◆ TASK GOAL ◆
Collect each line from the records below that contains the word "standing". Case counts.

◆ DATA TO PROCESS ◆
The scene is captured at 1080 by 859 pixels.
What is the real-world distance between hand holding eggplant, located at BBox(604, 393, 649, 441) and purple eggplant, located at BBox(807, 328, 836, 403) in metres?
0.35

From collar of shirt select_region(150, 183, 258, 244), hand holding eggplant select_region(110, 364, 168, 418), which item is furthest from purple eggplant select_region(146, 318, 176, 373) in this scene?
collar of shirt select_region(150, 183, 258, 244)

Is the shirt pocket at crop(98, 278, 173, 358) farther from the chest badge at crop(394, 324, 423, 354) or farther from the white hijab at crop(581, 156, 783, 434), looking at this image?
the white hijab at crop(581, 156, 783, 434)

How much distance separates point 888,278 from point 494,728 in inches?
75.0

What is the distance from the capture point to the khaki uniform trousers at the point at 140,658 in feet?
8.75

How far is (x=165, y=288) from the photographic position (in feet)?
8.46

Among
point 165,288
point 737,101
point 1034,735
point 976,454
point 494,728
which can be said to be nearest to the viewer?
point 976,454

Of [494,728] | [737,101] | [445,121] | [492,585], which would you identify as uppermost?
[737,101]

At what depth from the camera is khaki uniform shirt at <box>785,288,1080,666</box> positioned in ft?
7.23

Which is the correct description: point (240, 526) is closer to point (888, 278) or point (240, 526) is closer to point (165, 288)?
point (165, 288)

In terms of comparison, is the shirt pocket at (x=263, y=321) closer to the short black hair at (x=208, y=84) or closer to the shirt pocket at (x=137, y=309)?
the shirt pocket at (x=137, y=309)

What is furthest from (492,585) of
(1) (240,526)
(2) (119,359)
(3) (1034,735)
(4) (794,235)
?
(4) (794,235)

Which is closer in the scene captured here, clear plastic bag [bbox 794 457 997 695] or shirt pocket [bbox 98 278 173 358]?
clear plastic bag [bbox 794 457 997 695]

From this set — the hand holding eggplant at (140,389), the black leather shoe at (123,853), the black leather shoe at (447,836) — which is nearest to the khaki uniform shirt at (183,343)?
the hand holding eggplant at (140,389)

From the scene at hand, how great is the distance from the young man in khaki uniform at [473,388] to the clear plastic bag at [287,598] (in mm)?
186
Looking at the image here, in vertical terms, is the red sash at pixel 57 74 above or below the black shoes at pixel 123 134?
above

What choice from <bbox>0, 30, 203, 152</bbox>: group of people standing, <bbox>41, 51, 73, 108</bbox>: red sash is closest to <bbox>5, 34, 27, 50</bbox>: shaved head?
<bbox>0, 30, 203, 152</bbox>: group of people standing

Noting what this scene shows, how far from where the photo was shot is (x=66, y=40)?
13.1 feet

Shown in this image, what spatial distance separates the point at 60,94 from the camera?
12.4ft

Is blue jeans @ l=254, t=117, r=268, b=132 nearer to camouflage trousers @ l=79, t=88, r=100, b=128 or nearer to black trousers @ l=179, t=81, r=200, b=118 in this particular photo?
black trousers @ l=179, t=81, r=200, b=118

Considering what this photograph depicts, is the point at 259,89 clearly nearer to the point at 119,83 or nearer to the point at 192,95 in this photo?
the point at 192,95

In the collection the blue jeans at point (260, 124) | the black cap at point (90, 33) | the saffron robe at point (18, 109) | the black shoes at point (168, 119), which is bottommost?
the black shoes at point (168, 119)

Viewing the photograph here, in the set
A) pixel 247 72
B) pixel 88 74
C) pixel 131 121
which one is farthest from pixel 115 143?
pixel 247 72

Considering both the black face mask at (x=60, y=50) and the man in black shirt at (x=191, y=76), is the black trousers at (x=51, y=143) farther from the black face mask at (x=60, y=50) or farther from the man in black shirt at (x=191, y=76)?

◆ TASK RESULT ◆
What choice from <bbox>0, 30, 203, 152</bbox>: group of people standing, <bbox>41, 51, 73, 108</bbox>: red sash is closest to <bbox>5, 34, 27, 50</bbox>: shaved head?
<bbox>0, 30, 203, 152</bbox>: group of people standing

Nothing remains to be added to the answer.